Problem details:
Edit the listing below so that each occurrence of "green bush" becomes "green shrub". Keep every other part of it the same.
** BEGIN Material for the task **
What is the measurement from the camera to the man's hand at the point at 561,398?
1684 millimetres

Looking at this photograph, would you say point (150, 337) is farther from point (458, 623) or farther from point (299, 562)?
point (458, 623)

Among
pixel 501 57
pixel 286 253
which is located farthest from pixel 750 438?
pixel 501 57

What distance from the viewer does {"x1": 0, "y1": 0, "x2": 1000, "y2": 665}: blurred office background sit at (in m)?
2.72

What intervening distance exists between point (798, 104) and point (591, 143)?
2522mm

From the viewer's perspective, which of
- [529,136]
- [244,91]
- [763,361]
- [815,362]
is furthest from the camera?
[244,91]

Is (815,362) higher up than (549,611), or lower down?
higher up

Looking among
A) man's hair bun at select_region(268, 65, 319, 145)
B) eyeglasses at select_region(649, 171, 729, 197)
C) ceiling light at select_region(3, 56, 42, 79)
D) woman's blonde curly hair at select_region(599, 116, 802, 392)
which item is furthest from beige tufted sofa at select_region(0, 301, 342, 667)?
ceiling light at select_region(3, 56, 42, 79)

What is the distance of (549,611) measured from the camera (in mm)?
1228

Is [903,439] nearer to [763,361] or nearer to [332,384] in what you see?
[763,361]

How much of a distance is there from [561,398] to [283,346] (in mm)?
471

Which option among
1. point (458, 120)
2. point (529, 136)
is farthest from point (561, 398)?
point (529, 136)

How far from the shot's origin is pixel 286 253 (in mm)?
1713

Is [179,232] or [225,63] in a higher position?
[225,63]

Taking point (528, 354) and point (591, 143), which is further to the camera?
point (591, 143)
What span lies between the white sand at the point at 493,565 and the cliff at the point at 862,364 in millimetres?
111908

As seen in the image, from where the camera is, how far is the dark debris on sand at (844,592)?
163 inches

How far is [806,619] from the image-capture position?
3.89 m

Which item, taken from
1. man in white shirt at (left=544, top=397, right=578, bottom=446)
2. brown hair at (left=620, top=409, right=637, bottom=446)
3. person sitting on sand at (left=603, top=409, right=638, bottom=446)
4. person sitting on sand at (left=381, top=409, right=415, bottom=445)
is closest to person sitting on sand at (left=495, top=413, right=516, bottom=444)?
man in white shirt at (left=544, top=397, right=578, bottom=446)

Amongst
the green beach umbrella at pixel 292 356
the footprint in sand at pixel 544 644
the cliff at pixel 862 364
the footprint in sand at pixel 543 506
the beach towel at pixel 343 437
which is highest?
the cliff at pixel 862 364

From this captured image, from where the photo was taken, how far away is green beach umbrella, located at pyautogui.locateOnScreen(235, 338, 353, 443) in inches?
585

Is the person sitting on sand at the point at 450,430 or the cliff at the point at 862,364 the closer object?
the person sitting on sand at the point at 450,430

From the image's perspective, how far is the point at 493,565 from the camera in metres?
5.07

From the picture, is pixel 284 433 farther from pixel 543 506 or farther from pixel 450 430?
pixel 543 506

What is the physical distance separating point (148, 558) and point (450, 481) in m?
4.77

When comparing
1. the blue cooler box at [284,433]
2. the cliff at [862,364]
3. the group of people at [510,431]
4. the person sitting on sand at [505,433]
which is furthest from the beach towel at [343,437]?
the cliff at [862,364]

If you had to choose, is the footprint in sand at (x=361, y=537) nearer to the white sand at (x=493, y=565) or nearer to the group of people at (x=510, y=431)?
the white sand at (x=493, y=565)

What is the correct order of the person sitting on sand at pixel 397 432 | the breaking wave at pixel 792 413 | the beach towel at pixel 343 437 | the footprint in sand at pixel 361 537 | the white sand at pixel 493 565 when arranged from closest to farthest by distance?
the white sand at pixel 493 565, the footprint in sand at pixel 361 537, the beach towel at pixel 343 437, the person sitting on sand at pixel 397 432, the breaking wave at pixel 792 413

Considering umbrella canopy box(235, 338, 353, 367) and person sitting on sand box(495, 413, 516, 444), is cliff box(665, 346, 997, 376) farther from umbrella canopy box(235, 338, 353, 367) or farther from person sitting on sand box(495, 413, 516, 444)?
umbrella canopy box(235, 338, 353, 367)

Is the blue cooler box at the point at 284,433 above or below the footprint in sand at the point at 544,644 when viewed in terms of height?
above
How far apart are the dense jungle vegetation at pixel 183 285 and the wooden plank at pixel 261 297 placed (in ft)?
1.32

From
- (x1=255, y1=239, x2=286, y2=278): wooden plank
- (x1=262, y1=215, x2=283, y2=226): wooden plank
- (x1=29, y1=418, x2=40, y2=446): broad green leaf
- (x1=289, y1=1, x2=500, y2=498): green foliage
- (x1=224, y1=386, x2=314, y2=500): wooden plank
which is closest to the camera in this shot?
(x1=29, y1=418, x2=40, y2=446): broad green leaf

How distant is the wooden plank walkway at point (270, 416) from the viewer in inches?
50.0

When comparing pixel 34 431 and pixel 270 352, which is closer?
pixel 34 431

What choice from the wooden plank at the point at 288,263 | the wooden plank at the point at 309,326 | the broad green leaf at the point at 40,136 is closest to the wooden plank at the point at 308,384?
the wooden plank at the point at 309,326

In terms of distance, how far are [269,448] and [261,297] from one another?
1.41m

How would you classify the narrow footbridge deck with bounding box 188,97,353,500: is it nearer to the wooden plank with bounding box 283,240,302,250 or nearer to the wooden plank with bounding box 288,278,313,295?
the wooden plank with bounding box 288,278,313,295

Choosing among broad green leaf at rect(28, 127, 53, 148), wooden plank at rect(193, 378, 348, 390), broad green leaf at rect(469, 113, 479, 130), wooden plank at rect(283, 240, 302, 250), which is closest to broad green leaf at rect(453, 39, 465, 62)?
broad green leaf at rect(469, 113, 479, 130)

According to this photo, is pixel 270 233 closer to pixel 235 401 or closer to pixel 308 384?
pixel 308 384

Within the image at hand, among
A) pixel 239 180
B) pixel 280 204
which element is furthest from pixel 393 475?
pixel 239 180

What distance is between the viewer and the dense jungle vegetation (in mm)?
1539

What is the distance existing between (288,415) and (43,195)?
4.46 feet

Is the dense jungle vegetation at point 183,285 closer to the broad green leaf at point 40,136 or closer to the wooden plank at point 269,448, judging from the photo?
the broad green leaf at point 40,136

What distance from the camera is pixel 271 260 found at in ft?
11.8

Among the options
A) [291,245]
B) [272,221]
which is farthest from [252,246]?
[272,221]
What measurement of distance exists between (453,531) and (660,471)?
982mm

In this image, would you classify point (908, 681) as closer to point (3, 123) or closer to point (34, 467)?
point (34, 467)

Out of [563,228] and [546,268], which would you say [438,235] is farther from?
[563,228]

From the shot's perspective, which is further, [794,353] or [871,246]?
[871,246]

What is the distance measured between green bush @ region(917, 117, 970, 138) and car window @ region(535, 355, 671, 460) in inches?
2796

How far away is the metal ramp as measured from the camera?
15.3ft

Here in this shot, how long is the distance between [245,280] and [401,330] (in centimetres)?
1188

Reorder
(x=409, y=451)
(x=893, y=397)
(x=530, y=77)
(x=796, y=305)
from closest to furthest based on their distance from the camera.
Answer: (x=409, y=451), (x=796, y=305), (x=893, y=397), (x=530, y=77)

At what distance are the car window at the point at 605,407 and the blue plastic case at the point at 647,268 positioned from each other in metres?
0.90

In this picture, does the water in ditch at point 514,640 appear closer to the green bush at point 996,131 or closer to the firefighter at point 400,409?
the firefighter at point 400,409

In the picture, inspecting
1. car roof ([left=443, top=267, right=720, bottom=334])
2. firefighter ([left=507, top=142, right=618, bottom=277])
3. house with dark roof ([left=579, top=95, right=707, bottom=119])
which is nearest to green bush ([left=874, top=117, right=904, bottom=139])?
** END Material for the task **
Written answer:
What is the measurement from the camera to the man's hand at the point at 561,398?
1684 millimetres

Looking at this photograph, would you say point (150, 337) is farther from point (458, 623) or farther from point (299, 562)?
point (458, 623)

Among
pixel 501 57
pixel 286 253
which is located farthest from pixel 750 438?
pixel 501 57

What distance from the viewer does {"x1": 0, "y1": 0, "x2": 1000, "y2": 665}: blurred office background sit at (in m)?
2.72

What intervening distance exists between point (798, 104) and point (591, 143)?
2522mm

From the viewer's perspective, which of
- [529,136]
- [244,91]
- [763,361]
- [815,362]
is furthest from the camera?
[244,91]

Is (815,362) higher up than (549,611), or lower down?
higher up

Looking among
A) man's hair bun at select_region(268, 65, 319, 145)
B) eyeglasses at select_region(649, 171, 729, 197)
C) ceiling light at select_region(3, 56, 42, 79)
D) woman's blonde curly hair at select_region(599, 116, 802, 392)
which item is furthest from beige tufted sofa at select_region(0, 301, 342, 667)?
ceiling light at select_region(3, 56, 42, 79)

What is the distance of (549,611) measured from the camera (in mm)?
1228

Is [903,439] nearer to [763,361] or nearer to [332,384] in what you see?
[763,361]

How much of a distance is there from [561,398] to [283,346] (in mm)?
471

Which option among
1. point (458, 120)
2. point (529, 136)
is farthest from point (561, 398)?
point (529, 136)

How far from the shot's origin is pixel 286 253 (in mm)?
1713

Is [179,232] or [225,63] in a higher position?
[225,63]

Taking point (528, 354) and point (591, 143), which is further to the camera?
point (591, 143)
What span lies between the white sand at the point at 493,565 and the cliff at the point at 862,364 in millimetres?
111908

As seen in the image, from where the camera is, how far is the dark debris on sand at (844,592)?
163 inches

How far is [806,619] from the image-capture position?
3.89 m

Which item, taken from
1. man in white shirt at (left=544, top=397, right=578, bottom=446)
2. brown hair at (left=620, top=409, right=637, bottom=446)
3. person sitting on sand at (left=603, top=409, right=638, bottom=446)
4. person sitting on sand at (left=381, top=409, right=415, bottom=445)
is closest to person sitting on sand at (left=495, top=413, right=516, bottom=444)?
man in white shirt at (left=544, top=397, right=578, bottom=446)

Amongst
the green beach umbrella at pixel 292 356
the footprint in sand at pixel 544 644
the cliff at pixel 862 364
the footprint in sand at pixel 543 506
the beach towel at pixel 343 437
which is highest?
the cliff at pixel 862 364

From this captured image, from where the photo was taken, how far away is green beach umbrella, located at pyautogui.locateOnScreen(235, 338, 353, 443) in inches?
585

Is the person sitting on sand at the point at 450,430 or the cliff at the point at 862,364 the closer object?
the person sitting on sand at the point at 450,430

From the image's perspective, how far is the point at 493,565 from the camera in metres?
5.07

From the picture, is pixel 284 433 farther from pixel 543 506 or farther from pixel 450 430?
pixel 543 506

What is the physical distance separating point (148, 558) and point (450, 481) in m?
4.77

When comparing
1. the blue cooler box at [284,433]
2. the cliff at [862,364]
3. the group of people at [510,431]
4. the person sitting on sand at [505,433]
which is furthest from the beach towel at [343,437]?
the cliff at [862,364]

If you had to choose, is the footprint in sand at (x=361, y=537) nearer to the white sand at (x=493, y=565) or nearer to the group of people at (x=510, y=431)?
the white sand at (x=493, y=565)

What is the correct order of the person sitting on sand at pixel 397 432 | the breaking wave at pixel 792 413 | the beach towel at pixel 343 437 | the footprint in sand at pixel 361 537 | the white sand at pixel 493 565 when arranged from closest to farthest by distance?
the white sand at pixel 493 565, the footprint in sand at pixel 361 537, the beach towel at pixel 343 437, the person sitting on sand at pixel 397 432, the breaking wave at pixel 792 413

Considering umbrella canopy box(235, 338, 353, 367) and person sitting on sand box(495, 413, 516, 444), is cliff box(665, 346, 997, 376) farther from umbrella canopy box(235, 338, 353, 367) or farther from person sitting on sand box(495, 413, 516, 444)?
umbrella canopy box(235, 338, 353, 367)

Is the blue cooler box at the point at 284,433 above or below the footprint in sand at the point at 544,644 when viewed in terms of height?
above
How far apart are the dense jungle vegetation at pixel 183 285 and the wooden plank at pixel 261 297 placed (in ft)?
1.32

From
- (x1=255, y1=239, x2=286, y2=278): wooden plank
- (x1=262, y1=215, x2=283, y2=226): wooden plank
- (x1=29, y1=418, x2=40, y2=446): broad green leaf
- (x1=289, y1=1, x2=500, y2=498): green foliage
- (x1=224, y1=386, x2=314, y2=500): wooden plank
which is closest to the camera in this shot?
(x1=29, y1=418, x2=40, y2=446): broad green leaf

How distant is the wooden plank walkway at point (270, 416) from the viewer in inches?
50.0

When comparing pixel 34 431 and pixel 270 352, which is closer?
pixel 34 431

What choice from the wooden plank at the point at 288,263 | the wooden plank at the point at 309,326 | the broad green leaf at the point at 40,136 is closest to the wooden plank at the point at 308,384?
the wooden plank at the point at 309,326

In terms of distance, how far are [269,448] and [261,297] from one another?
1.41m

How would you classify the narrow footbridge deck with bounding box 188,97,353,500: is it nearer to the wooden plank with bounding box 283,240,302,250 or nearer to the wooden plank with bounding box 288,278,313,295?
the wooden plank with bounding box 288,278,313,295

Choosing among broad green leaf at rect(28, 127, 53, 148), wooden plank at rect(193, 378, 348, 390), broad green leaf at rect(469, 113, 479, 130), wooden plank at rect(283, 240, 302, 250), which is closest to broad green leaf at rect(453, 39, 465, 62)?
broad green leaf at rect(469, 113, 479, 130)

According to this photo, is pixel 270 233 closer to pixel 235 401 or closer to pixel 308 384?
pixel 308 384

Within the image at hand, among
A) pixel 239 180
B) pixel 280 204
which element is furthest from pixel 393 475?
pixel 239 180

What distance is between the viewer and the dense jungle vegetation (in mm)?
1539

What is the distance existing between (288,415) and (43,195)?
4.46 feet

Is the dense jungle vegetation at point 183,285 closer to the broad green leaf at point 40,136 or closer to the wooden plank at point 269,448, judging from the photo?
the broad green leaf at point 40,136

What distance from the camera is pixel 271 260 found at in ft?
11.8

Among the options
A) [291,245]
B) [272,221]
which is farthest from [252,246]?
[272,221]
What measurement of distance exists between (453,531) and (660,471)?
982mm

In this image, would you classify point (908, 681) as closer to point (3, 123) or closer to point (34, 467)?
point (34, 467)

Out of [563,228] and [546,268], which would you say [438,235] is farther from?
[563,228]

From the shot's perspective, which is further, [794,353] or [871,246]?
[871,246]

What is the distance measured between green shrub @ region(917, 117, 970, 138) and car window @ region(535, 355, 671, 460) in inches?
2796

How far away is the metal ramp as measured from the camera?
15.3ft

Here in this shot, how long is the distance between [245,280] and [401,330] (in centimetres)?
1188

Reorder
(x=409, y=451)
(x=893, y=397)
(x=530, y=77)
(x=796, y=305)
from closest to furthest based on their distance from the camera.
Answer: (x=409, y=451), (x=796, y=305), (x=893, y=397), (x=530, y=77)

At what distance are the car window at the point at 605,407 and the blue plastic case at the point at 647,268 positioned from each other in metres?
0.90

In this picture, does the water in ditch at point 514,640 appear closer to the green shrub at point 996,131 or closer to the firefighter at point 400,409?
the firefighter at point 400,409

In the picture, inspecting
1. car roof ([left=443, top=267, right=720, bottom=334])
2. firefighter ([left=507, top=142, right=618, bottom=277])
3. house with dark roof ([left=579, top=95, right=707, bottom=119])
which is nearest to green shrub ([left=874, top=117, right=904, bottom=139])?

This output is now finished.